The latest annual Sophos study of the real-world ransomware experiences of state and local government organizations explores the full victim journey, from attack rate and root cause to operational impact and business outcomes.
This year’s report sheds light on new areas of study for the sector, including an exploration of ransom demands vs. ransom payments and how often state and local government organizations receive support from law enforcement bodies to remediate the attack.
Download the report to get the full findings.
Attack rates have gone down, but recovery is more expensive
State and local government organizations reported the lowest rate of attacks of all sectors surveyed in 2024. 34% of state and local government organizations were hit by ransomware in 2024, a 51% reduction in the attack rate reported in 2023 (69%).
Almost all (99%) state and local government organizations hit by ransomware in the past year said that cybercriminals attempted to compromise their backups during the attack. Of the attempts, just over half (51%) were successful – one of the lowest rates of backup compromise across sectors.
98% of ransomware attacks on state and local government organizations resulted in data encryption, a considerable increase from the 76% encryption rate reported in 2023. This is the highest rate of data encryption of all sectors studied in 2024.
The mean cost in state and local government organizations to recover from a ransomware attack was $2.83M in 2024, more than double the $1.21M reported in 2023.
Devices impacted in a ransomware attack
On average, 56% of computers in state and local government organizations were impacted by a ransomware attack, above the cross-sector average of 49%. Having the full environment encrypted is extremely rare, with only 8% of organizations reporting that 81% or more of their devices were impacted.

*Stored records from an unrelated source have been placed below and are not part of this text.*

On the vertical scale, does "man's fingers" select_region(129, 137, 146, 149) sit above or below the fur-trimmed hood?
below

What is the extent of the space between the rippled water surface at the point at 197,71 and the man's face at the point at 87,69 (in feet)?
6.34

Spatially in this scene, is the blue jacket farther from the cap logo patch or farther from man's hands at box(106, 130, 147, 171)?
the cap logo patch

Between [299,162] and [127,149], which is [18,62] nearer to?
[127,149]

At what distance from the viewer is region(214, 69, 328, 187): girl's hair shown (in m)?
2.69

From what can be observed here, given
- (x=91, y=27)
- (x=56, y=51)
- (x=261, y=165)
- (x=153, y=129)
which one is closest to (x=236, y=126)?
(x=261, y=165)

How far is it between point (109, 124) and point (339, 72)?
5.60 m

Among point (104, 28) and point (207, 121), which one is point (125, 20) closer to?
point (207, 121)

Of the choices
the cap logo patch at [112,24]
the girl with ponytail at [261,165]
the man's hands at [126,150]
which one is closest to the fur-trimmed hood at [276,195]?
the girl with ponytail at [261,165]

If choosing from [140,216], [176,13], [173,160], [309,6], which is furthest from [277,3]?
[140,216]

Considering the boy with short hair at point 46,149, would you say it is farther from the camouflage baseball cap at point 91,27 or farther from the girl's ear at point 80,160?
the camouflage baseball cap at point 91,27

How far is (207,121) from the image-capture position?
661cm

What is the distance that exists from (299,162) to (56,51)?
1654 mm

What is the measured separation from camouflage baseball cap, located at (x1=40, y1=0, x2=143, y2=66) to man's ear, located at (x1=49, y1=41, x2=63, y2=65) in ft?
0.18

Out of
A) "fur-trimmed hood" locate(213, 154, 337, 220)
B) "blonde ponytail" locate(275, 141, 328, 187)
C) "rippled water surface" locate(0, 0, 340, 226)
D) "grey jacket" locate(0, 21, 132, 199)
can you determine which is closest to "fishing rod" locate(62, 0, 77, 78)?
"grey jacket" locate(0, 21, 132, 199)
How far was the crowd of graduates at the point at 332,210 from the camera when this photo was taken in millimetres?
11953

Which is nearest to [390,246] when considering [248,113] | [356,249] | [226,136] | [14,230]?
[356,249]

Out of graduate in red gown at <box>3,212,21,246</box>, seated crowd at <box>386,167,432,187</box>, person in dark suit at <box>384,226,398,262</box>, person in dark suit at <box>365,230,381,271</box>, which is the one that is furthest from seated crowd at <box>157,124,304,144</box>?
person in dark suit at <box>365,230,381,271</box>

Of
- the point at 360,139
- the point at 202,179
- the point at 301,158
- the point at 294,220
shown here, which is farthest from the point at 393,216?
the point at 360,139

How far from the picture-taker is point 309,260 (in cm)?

The propensity to pay the ransom has increased
78% of state and local government organizations restored encrypted data using backups, the second highest rate of backup use reported (tied with higher education). 54% paid the ransom to get data back. In comparison, globally, 68% used backups and 56% paid the ransom.
The three-year view of state and local government organizations reveals a steady rise in both the use of backups and the sector’s propensity to pay the ransom.
A notable change over the last year is the increase in the propensity for victims to use multiple approaches to recover encrypted data (e.g., paying the ransom and using backups). In this year’s study, 44% of state and local government organizations that had data encrypted reported using more than one method, four times the rate reported in 2023 (11%).
Victims rarely pay the initial ransom sum demanded
49 state and local government respondents whose organizations paid the ransom shared the actual sum paid, revealing that the average (median) payment was $2.2M in 2024.
Only 20% paid the initial ransom demand. 35% paid less than the original demand, while 45% paid more. On average, across all state and local government respondents, organizations paid 104% of the initial ransom demanded by adversaries.
Download the full report for more insights into ransom payments and many other areas.
About the survey
The report is based on the findings of an independent, vendor-agnostic survey commissioned by Sophos of 5,000 IT/cybersecurity leaders across 14 countries in the Americas, EMEA, and Asia Pacific, including 270 from the state and local government sector. All respondents represent organizations with between 100 and 5,000 employees. The survey was conducted by research specialist Vanson Bourne between January and February 2024, and participants were asked to respond based on their experiences over the previous year.